DOCUMENT PASSAGE Start Marker

To identify states with laws mandating reporting of NAS for public health surveillance, relevant laws (statutes and regulations) were identified using Westlaw,* an online legal research database, on January 3, 2018. Search terms were limited to identify statutes and regulations that explicitly named “neonatal abstinence syndrome” in states’ disease and conditions reporting laws. The search string was applied to all 50 states and the District of Columbia. Laws were cross-referenced with states’ disease reporting lists on SHD websites. Six states (Arizona, Florida, Georgia, Kentucky, Tennessee, and Virginia) were identified as having laws requiring reporting of NAS from medical facilities to the SHD, from the SHD to a state legislative body, or both. SHD officials in these six states completed a 28-item questionnaire, and a semistructured telephone interview (focusing on development of statute, implementation, data collection and quality) was conducted with one interviewee per state. Interviewees were identified via outreach to SHD officials requesting SHD points of contact for, or designated experts on, NAS surveillance. Questionnaire and interview data were analyzed for similarities and differences in NAS reporting criteria, data elements and utilization, reporting system, required resources, and barriers to case reporting.

A review of the six states’ laws indicated variation in states’ reporting frameworks (Table 1). Laws in Arizona, Florida, Georgia, Kentucky, and Virginia require medical providers and medical facilities to report cases of NAS to their respective SHDs. In Tennessee, the health commissioner has the authority to add new diseases to the reportable disease list without a new statute or regulation. Using this authority, NAS was made reportable from medical facilities to the Tennessee SHD without a new law in 2013; therefore, the 2013 implementation is not included in this review of NAS laws. However, Tennessee’s 2017 law, which explicitly names “neonatal abstinence syndrome,” was captured in the Westlaw search; therefore, the 2017 law requiring the SHD to report NAS cases to the Tennessee state legislature was included in this analysis. Georgia’s 2017 law also requires any medical provider who has diagnosed an infant with NAS to report the case to the SHD and the SHD to report cases to the state legislature. Georgia’s and Virginia’s laws define NAS, whereas the other four states’ laws do not. Arizona’s law specifies data elements to be collected. State laws vary in the required time frame for case reporting from “at the time of diagnosis” to within 6 months after diagnosis.

The questionnaire and telephone interviews were completed during March–May 2018. All six states identify reportable NAS cases based on a clinical diagnosis of NAS by a medical provider (Table 2). Georgia’s SHD also requires that infants with positive toxicology results be reported to the SHD as a NAS case even in the absence of a clinical diagnosis of NAS by a medical provider. Including positive infant toxicology results in Georgia’s NAS case definition allows the state to determine the types of substances infants are exposed to prenatally that might cause signs of withdrawal postnatally. Documented maternal opioid use is not a criterion for case reporting in any of the six states. None of these states reported administration of specific care or pharmacologic treatment to an infant as a criterion for case reporting. Health officials in Kentucky commented that they do not define cases based on an abstinence scoring tool (8,9) because of potential subjective differences in how providers quantify symptoms as part of the scoring method. During interviews, state officials consistently noted that mandated reporting of NAS was enacted to 1) gain a more precise understanding of the incidence of NAS in their state, 2) better characterize the impact of the opioid crisis in their state, 3) identify specific communities or geographic areas more severely affected by opioids and NAS, and 4) inform programs and services.

DOCUMENT PASSAGE End Marker

AIM OF THE TASK:
Proceed with the passage on state laws mandating neonatal abstinence syndrome reporting, picking up after its final sentence.

MATERIAL SHOWN Start Marker

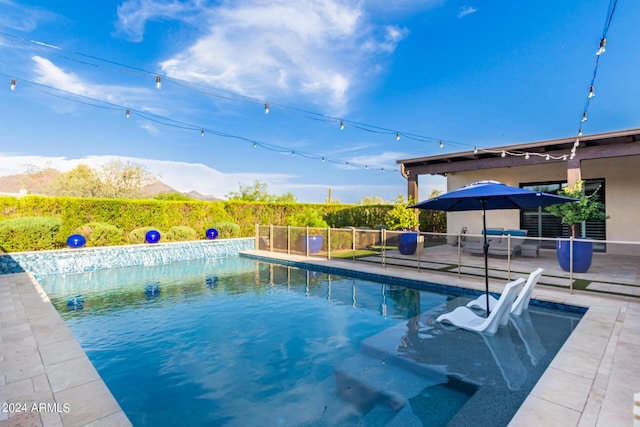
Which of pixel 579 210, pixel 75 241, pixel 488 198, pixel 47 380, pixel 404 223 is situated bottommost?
pixel 47 380

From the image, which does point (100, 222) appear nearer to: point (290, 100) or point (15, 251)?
point (15, 251)

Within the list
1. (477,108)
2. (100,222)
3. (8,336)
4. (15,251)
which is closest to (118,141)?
(100,222)

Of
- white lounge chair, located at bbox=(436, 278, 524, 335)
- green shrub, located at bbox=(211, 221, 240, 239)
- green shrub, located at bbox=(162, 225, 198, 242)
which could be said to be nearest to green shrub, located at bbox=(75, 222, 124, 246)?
green shrub, located at bbox=(162, 225, 198, 242)

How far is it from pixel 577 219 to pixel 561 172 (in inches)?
193

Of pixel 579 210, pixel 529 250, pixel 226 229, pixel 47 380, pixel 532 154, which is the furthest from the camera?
pixel 226 229

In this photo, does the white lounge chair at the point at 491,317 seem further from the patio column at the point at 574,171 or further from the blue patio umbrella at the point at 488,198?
the patio column at the point at 574,171

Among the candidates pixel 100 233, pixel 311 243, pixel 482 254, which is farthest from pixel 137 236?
pixel 482 254

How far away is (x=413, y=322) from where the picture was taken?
480 centimetres

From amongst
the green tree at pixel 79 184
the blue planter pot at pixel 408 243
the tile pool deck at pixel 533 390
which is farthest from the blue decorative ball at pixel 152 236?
the green tree at pixel 79 184

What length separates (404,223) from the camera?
10.9m

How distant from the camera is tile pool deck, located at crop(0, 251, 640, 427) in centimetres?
236

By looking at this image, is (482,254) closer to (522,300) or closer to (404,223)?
(404,223)

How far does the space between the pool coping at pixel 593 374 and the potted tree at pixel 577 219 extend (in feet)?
5.68

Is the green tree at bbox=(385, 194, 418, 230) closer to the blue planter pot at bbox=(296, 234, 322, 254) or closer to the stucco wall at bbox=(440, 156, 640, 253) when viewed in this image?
the blue planter pot at bbox=(296, 234, 322, 254)
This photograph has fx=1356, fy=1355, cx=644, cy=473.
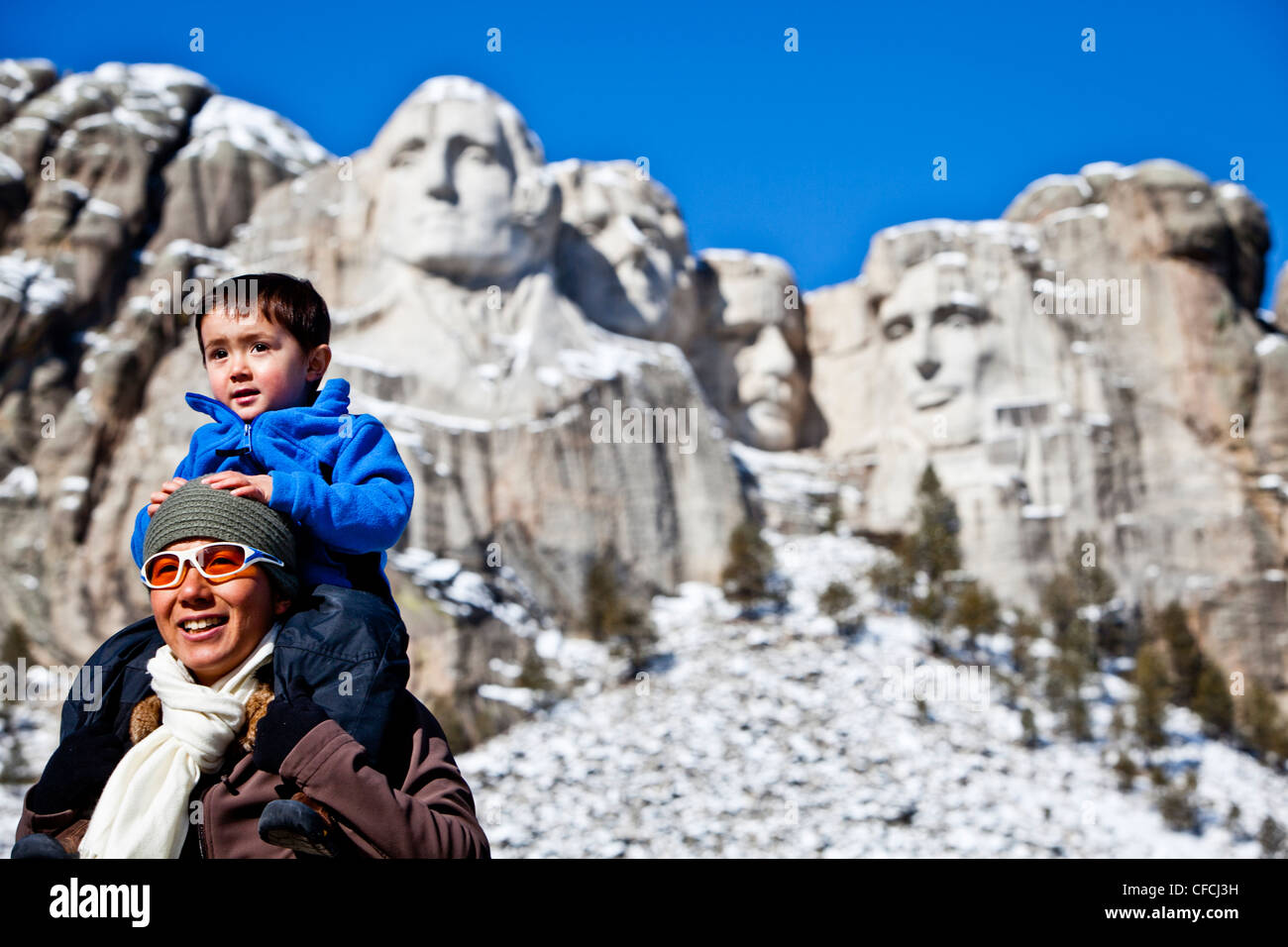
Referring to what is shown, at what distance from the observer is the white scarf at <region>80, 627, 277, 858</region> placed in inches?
94.6

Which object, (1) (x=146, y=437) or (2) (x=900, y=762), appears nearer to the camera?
(2) (x=900, y=762)

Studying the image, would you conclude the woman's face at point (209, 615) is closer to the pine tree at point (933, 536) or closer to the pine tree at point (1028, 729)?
the pine tree at point (1028, 729)

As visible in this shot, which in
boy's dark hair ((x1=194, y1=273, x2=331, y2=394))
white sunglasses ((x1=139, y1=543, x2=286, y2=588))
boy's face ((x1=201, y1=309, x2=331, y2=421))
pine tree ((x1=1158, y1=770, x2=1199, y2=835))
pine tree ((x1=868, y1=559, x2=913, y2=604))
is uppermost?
pine tree ((x1=868, y1=559, x2=913, y2=604))

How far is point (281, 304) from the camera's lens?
10.1 feet

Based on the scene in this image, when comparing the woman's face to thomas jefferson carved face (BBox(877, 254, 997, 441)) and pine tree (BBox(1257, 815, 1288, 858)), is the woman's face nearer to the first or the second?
pine tree (BBox(1257, 815, 1288, 858))

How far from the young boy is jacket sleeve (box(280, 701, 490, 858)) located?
4.8 inches

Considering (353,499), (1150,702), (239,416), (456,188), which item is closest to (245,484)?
(353,499)

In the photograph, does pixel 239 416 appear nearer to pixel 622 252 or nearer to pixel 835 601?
pixel 835 601

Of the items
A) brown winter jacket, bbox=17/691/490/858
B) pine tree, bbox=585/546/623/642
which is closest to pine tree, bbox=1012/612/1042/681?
pine tree, bbox=585/546/623/642
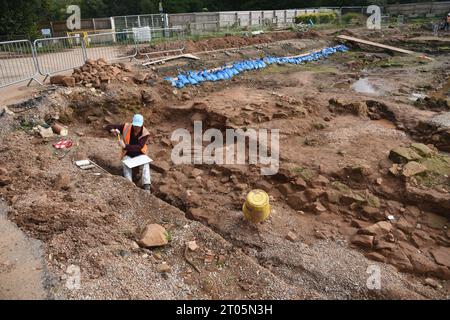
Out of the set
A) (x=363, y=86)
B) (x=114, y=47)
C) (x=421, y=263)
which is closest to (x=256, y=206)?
(x=421, y=263)

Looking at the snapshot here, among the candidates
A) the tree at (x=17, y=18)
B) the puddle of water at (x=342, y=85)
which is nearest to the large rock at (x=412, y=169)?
the puddle of water at (x=342, y=85)

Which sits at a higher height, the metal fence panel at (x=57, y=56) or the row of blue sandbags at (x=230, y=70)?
the metal fence panel at (x=57, y=56)

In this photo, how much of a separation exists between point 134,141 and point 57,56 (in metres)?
8.58

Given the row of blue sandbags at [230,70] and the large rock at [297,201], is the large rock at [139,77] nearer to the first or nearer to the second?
the row of blue sandbags at [230,70]

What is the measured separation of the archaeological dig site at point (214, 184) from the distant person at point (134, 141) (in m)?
0.03

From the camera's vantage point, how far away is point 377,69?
16.5 m

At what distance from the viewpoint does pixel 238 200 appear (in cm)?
619

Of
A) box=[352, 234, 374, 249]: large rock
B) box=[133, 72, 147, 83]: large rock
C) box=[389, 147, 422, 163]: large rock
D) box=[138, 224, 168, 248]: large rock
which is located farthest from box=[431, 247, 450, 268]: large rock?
box=[133, 72, 147, 83]: large rock

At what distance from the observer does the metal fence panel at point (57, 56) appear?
1148cm

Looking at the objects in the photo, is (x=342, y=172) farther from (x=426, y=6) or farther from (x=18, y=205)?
(x=426, y=6)

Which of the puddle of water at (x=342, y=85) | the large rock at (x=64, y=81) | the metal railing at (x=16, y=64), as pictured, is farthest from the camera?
the puddle of water at (x=342, y=85)

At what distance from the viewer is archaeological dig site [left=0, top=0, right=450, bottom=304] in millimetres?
4168

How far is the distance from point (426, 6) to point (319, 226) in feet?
152
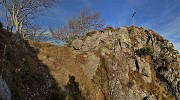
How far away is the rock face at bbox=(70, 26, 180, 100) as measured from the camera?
18.8 meters

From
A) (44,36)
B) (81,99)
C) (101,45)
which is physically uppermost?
(44,36)

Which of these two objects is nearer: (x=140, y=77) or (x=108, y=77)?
(x=108, y=77)

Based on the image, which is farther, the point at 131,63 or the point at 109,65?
the point at 131,63

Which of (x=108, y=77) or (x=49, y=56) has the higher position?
(x=49, y=56)

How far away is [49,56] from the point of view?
60.0 feet

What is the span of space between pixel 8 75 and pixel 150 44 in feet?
56.0

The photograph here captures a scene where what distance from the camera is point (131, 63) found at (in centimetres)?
2114

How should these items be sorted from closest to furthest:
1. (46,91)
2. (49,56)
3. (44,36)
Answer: (46,91) → (49,56) → (44,36)

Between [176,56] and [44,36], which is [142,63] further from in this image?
[44,36]

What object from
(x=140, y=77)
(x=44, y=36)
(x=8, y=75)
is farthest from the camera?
(x=44, y=36)

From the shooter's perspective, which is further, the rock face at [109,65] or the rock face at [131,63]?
the rock face at [131,63]

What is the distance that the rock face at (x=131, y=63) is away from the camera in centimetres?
1880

MATERIAL SHOWN End Marker

OUTPUT OF THE TASK:
Although specific approaches varied, most of the surveyed states implemented electronic reporting of NAS, which was reported as an advantage by state officials. Another resource advantage noted by state officials in Arizona and Georgia was adding NAS case reporting to existing electronic disease surveillance systems. The Tennessee and Virginia SHDs established new electronic NAS case reporting systems, and the Kentucky SHD used paper-based case report forms with plans to transition to an electronic reporting system. Florida’s passive electronic case reporting via administrative data sets did not require any changes.

Georgia, Kentucky, Tennessee, and Virginia reported that education of providers and hospital staff members on NAS case reporting requirements is one of the more resource-intensive activities related to NAS case reporting (Table 2). Arizona reported collecting missing data and training staff members on data entry and record review as challenges that require additional staffing resources. Other challenges reported by state officials include staff member turnover at hospitals and birthing centers, which could result in gaps in reporting, and the requirement that all facilities that provide care to an infant with NAS have to report the case, which poses the potential for duplicate reporting if an infant is transferred to another facility.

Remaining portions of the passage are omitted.